Recent advances in masked diffusion language models (MDLMs) narrow the quality gap to autoregressive LMs, but their sampling remains expensive because generation requires many full-sequence denoising passes with a large Transformer and, unlike autoregressive decoding, cannot benefit from KV caching. In this work, we exploit the flexibility of the diffusion framework and study model scheduling, where a smaller MDLM replaces the full model at a subset of denoising steps. Across models trained on OpenWebText and LM1B, we show that early and late denoising steps are substantially more robust to such replacement than middle steps, enabling up to a 17% reduction in FLOPs with only modest degradation in generative perplexity under both unconditional and prefix-conditional generation, while preserving sample diversity. We support these findings with a step-importance analysis based on loss and KL divergence between small and large models across timesteps, as well as an exhaustive search over coarse step segments, both of which identify the middle of the diffusion trajectory as most sensitive consistently across datasets. Our results suggest that simple, architecture-agnostic scheduling rules can significantly accelerate MDLM sampling while largely preserving generation quality.

Editorial analysis

A structured set of objections, weighed in public.

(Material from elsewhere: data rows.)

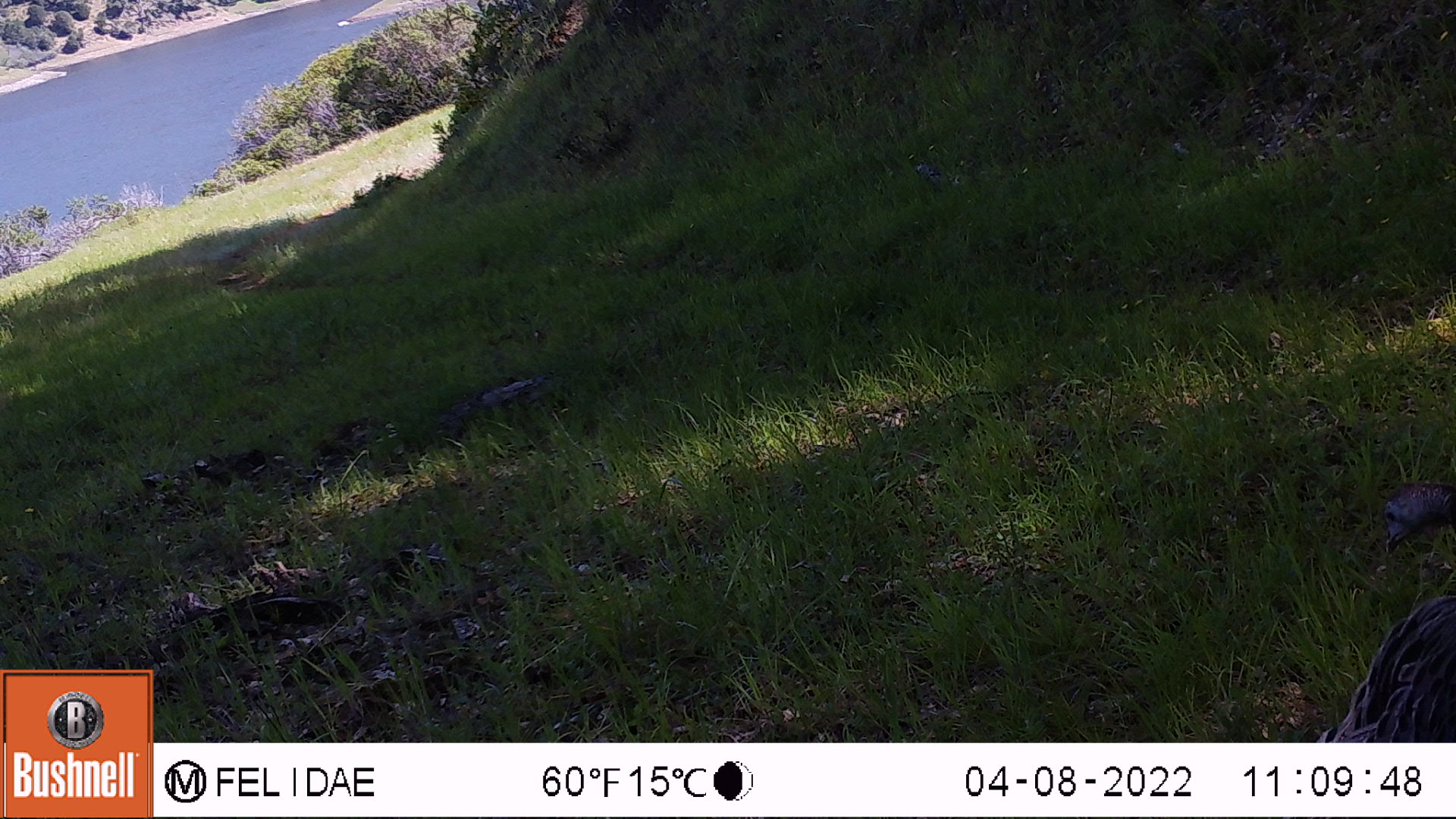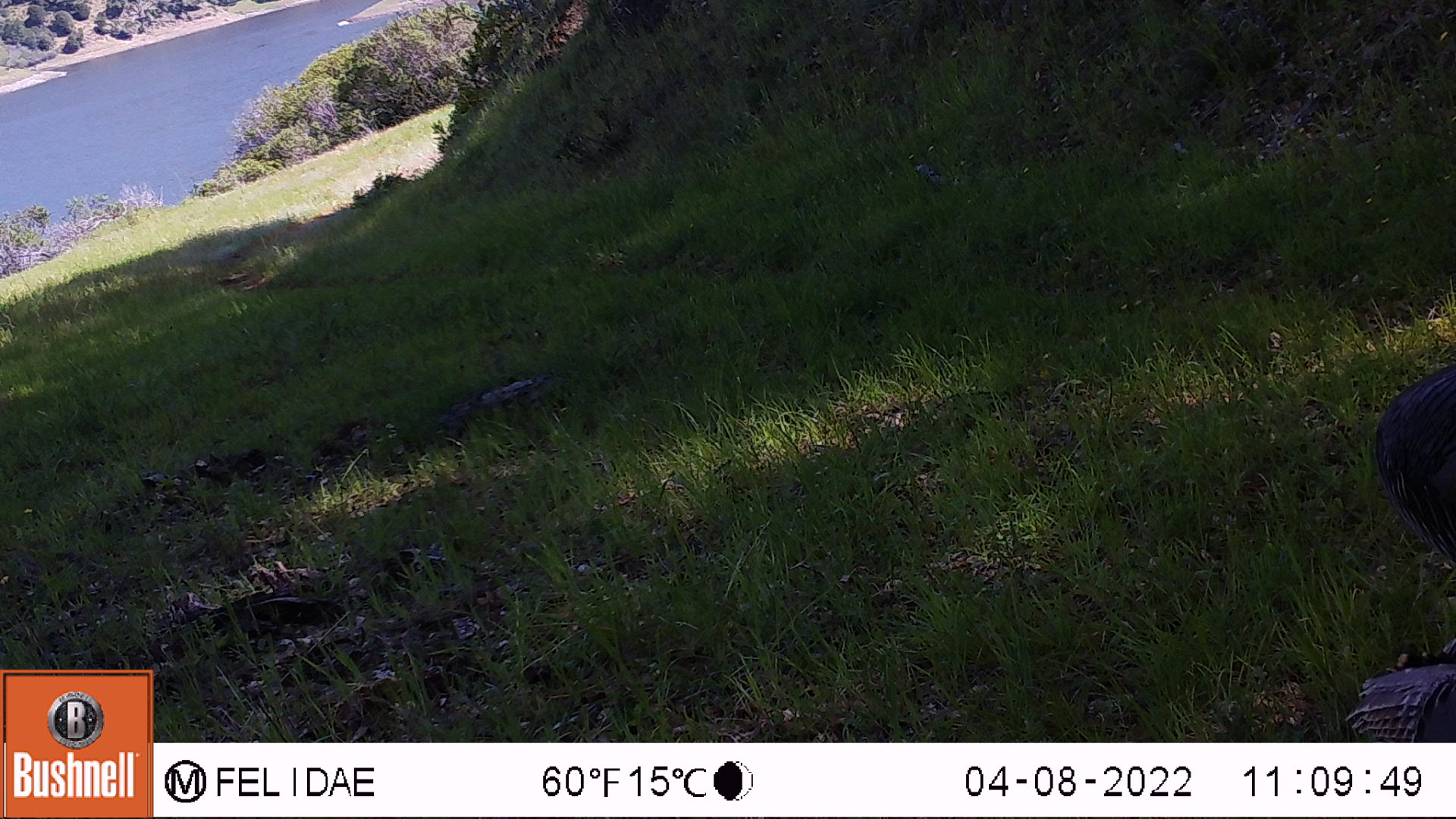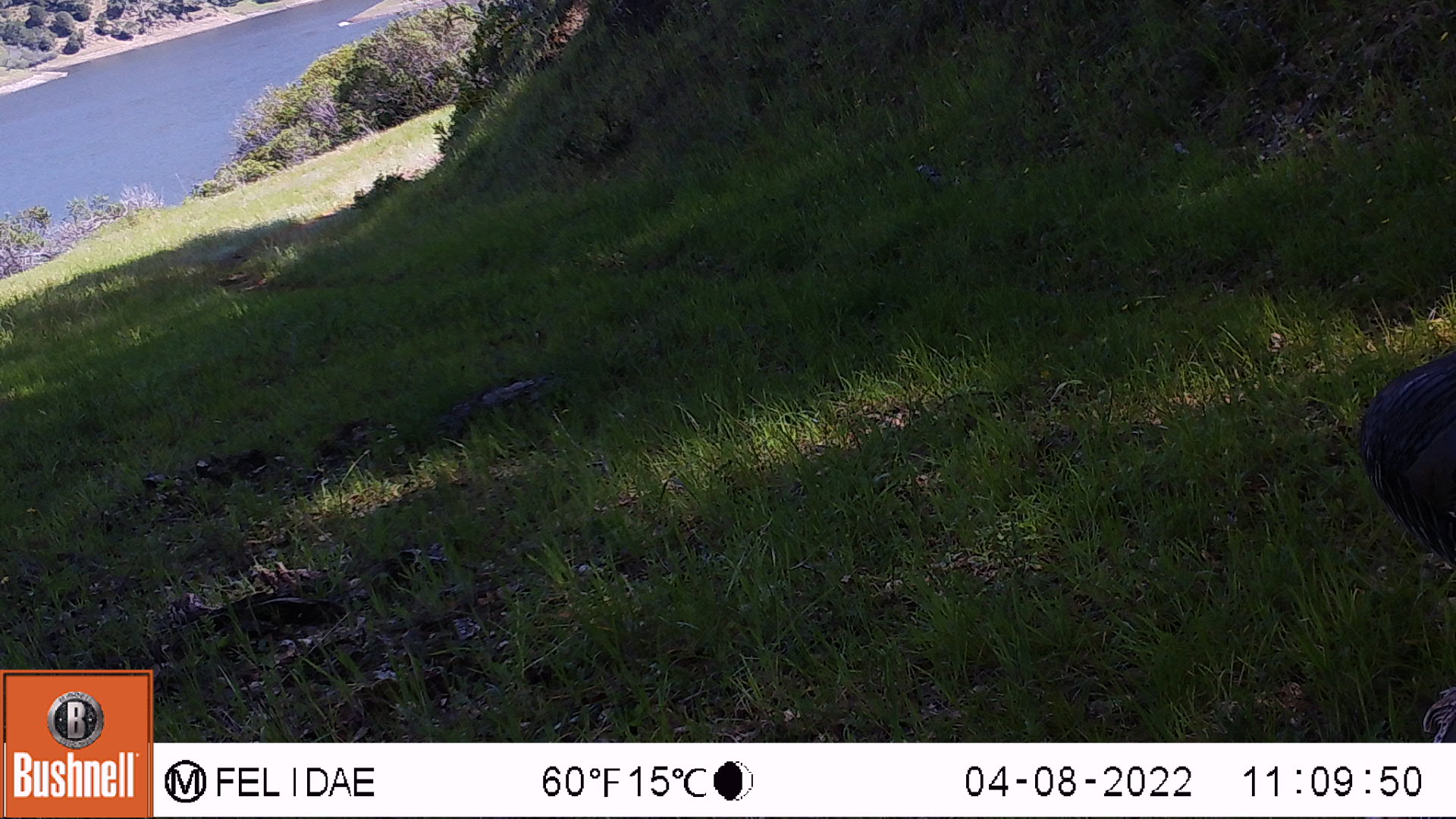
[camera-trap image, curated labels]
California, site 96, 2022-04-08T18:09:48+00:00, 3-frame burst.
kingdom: Animalia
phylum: Chordata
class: Aves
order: Galliformes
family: Phasianidae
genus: Meleagris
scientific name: Meleagris gallopavo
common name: turkey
Turkey (Meleagris gallopavo).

Desk editor's note, referee report, simulated authors' rebuttal, and a circularity audit. Tearing a paper down is the easy half of reading it; the pith above is the substance, this is the friction.

Referee Report

2 major / 1 minor

Summary. The paper claims that masked diffusion language models (MDLMs) can be accelerated via model scheduling, in which a smaller MDLM replaces the large model at selected denoising timesteps. Step-importance analysis using per-timestep loss and KL divergence between small and large models, together with exhaustive search over coarse segments, shows that early and late steps are substantially more robust to replacement than middle steps. This enables up to 17% FLOPs reduction with only modest generative-perplexity degradation on OpenWebText and LM1B under both unconditional and prefix-conditional generation, while preserving sample diversity.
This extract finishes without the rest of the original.